> _Goal of the exercise_
Select every line of the items below that contains the word "perched" and copy each one, treating uppercase and lowercase letters as different.
────
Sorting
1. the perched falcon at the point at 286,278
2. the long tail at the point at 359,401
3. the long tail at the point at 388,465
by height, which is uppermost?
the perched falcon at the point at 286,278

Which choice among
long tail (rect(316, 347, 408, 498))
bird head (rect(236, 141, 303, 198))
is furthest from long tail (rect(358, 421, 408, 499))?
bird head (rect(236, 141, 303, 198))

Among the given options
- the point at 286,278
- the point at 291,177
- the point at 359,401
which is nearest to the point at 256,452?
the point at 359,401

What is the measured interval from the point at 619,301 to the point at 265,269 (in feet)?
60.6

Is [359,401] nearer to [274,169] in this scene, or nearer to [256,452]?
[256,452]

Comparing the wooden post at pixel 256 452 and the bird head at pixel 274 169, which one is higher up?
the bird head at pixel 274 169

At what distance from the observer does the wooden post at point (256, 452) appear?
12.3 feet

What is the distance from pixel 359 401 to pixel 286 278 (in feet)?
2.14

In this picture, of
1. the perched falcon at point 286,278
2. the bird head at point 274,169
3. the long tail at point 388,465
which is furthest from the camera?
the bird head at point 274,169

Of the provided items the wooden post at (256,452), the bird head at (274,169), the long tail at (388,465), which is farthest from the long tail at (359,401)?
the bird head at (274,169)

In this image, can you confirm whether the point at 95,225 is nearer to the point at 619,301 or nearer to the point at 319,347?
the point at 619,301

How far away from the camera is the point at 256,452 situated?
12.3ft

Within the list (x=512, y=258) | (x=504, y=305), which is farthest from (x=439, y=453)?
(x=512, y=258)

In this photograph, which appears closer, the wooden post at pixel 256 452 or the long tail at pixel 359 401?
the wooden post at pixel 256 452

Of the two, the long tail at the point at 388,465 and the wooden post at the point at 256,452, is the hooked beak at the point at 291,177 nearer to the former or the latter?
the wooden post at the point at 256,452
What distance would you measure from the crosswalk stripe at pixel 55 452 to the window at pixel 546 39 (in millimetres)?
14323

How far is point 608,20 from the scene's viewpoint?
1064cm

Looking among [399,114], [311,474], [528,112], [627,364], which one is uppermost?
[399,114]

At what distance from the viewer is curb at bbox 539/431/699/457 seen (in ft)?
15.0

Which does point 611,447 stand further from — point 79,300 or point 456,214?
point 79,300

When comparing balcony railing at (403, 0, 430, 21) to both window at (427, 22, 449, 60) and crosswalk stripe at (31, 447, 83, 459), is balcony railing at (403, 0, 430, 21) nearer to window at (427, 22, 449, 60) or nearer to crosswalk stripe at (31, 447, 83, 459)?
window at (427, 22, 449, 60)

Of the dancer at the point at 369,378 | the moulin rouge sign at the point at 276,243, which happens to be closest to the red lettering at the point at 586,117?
────
> _Answer for this exercise_
1. the perched falcon at the point at 286,278
the perched falcon at the point at 286,278
1. the perched falcon at point 286,278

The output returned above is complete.